First we will review Wellens syndrome and then we’ll go into what it represents. Symptoms usually include resolved angina, either spontaneously or after treatment (nitro, aspirin). The troponin will be negative or minimally elevated & the EKG will not show signs of irreversible ischemia such as deep Q waves or poor R wave progressions. Lastly, you’ll see T-Wave Inversions in the anterior leads. There are two types of Wellens waves, pictured below and they occur when chest pain is resolved. Resolved chest pain means the artery has spontaneously reopened and the myocardium is being perfused. Thus Wellens waves are reperfusion waves, rather than waves that represent an acute coronary occlusion. 

However, if these patients do not receive PCI at some point, they are at high risk for large anterior MI due to near occlusion of the LAD. 

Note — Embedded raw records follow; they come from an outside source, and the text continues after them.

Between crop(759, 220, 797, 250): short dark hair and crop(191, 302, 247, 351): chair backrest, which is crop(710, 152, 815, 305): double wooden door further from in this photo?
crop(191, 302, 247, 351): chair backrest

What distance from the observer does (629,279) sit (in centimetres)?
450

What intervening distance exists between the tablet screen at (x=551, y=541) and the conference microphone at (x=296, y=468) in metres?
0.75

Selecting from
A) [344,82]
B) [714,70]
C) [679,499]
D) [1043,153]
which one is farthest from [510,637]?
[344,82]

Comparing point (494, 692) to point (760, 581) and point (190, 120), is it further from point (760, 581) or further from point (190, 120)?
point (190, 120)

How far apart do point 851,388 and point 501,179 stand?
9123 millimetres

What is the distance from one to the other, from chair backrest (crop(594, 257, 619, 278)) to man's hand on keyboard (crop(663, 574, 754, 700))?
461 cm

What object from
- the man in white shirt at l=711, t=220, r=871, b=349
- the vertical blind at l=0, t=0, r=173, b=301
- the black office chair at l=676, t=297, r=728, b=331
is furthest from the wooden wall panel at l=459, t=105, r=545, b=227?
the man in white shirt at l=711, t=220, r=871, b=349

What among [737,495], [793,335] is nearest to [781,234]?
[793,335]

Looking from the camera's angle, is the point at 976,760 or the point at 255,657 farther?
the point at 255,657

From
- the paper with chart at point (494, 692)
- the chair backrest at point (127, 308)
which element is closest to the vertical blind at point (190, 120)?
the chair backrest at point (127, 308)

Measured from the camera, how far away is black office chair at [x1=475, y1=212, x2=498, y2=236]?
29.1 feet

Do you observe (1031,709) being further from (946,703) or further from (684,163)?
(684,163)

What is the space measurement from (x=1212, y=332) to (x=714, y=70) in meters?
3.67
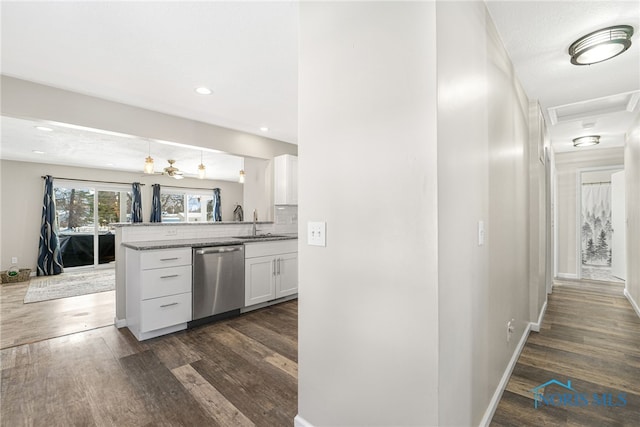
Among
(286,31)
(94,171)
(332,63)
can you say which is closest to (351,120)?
(332,63)

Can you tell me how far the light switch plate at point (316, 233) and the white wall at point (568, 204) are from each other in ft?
19.9

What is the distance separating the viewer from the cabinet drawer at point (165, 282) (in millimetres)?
2773

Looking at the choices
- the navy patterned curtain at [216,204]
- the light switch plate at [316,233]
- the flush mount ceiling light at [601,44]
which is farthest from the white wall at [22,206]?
the flush mount ceiling light at [601,44]

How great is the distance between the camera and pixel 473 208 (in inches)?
54.9

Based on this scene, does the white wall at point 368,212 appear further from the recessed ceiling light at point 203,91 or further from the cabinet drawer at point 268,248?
the cabinet drawer at point 268,248

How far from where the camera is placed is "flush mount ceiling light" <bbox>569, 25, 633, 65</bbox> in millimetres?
1797

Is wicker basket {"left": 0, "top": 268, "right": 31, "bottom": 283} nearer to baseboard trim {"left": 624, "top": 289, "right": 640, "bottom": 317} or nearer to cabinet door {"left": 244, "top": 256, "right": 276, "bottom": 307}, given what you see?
cabinet door {"left": 244, "top": 256, "right": 276, "bottom": 307}

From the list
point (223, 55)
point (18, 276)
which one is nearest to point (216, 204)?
point (18, 276)

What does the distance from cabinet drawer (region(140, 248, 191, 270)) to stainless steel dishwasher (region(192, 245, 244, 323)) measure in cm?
10

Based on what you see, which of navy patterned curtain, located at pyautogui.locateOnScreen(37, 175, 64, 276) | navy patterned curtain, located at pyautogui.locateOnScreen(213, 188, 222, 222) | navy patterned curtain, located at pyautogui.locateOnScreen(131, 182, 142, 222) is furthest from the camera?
navy patterned curtain, located at pyautogui.locateOnScreen(213, 188, 222, 222)

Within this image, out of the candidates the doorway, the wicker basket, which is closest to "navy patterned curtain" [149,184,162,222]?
the wicker basket

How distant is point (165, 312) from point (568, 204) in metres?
6.77

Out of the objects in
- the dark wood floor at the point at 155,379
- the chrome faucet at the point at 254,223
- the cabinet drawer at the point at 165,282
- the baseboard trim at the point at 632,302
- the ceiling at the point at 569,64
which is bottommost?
the dark wood floor at the point at 155,379

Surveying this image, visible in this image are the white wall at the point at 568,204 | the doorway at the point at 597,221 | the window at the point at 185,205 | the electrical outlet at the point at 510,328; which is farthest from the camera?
the window at the point at 185,205
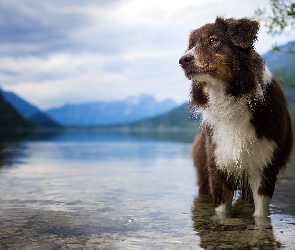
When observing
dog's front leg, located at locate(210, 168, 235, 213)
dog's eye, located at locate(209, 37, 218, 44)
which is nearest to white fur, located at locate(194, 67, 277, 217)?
dog's front leg, located at locate(210, 168, 235, 213)

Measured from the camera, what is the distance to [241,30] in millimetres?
4801

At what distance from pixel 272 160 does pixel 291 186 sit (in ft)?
11.1

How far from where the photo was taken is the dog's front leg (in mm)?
5547

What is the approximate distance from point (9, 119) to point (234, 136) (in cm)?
11672

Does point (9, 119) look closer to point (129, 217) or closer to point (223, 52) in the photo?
point (129, 217)

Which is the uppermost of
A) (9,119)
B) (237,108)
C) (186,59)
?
(9,119)

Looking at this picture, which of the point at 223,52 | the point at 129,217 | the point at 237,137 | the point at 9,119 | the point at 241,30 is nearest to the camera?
the point at 223,52

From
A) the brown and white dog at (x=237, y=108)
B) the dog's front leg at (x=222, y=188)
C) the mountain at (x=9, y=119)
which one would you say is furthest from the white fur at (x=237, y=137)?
the mountain at (x=9, y=119)

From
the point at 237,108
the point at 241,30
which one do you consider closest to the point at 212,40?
the point at 241,30

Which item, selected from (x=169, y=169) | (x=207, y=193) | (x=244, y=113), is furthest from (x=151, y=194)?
(x=169, y=169)

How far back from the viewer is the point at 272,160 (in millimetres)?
5188

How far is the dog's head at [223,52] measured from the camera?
4.62 metres

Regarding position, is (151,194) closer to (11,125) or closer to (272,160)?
(272,160)

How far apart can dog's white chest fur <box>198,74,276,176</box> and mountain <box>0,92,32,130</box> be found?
111 metres
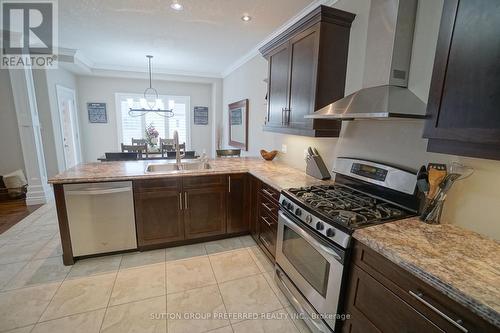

The phenomenon of pseudonormalization also occurs in Wellens syndrome, further making it easy to accidentally discharge these patients. In pseudonormalization, recurrence of chest pain results in normalization of T waves and elevation of ST segments. When the T waves are inverted, the artery is open (albeit barely) because the T waves represent reperfusion. When the patient develops chest pain (since the artery has fully closed), the T waves flip on their way to becoming hyperacute T waves. Catching an EKG at this unfortunate time could deceive you into thinking the patient has a “normal” EKG 

This nearly occluded lesion is classically associated with LAD and thus usually seen in the anterior leads. However, a 99% coronary lesion and thus occlusion/reperfusion phenomenon known as Wellens can occur in any coronary artery. For example, you'll see Wellens in the inferior leads for RCA lesions that spontaneously reopen. 

While resolved symptoms and EKG signs of reperfusion don’t require immediate cath lab activation, post-ischemic TWI require aggressive treatment while waiting for PCI. These are the highest risk NSTEMIs! Include these findings in your signouts. Be on the lookout for return of chest pain, which points towards acute reocclusion & do not be fooled by pseudonormalization. Also patients who have TWI and active CP are patients with typical ACS/NSTEMI, not necessarily Wellens/99% coronary artery occlusion. 

Wellens is a normal reassuring finding post cath lab since it means the interventionalist has successfully reperfused the coronary. It is scary in the ED because it was spontaneous reopening, which could mean an entire wall of the LV is only being supplied by an artery that is 1% open.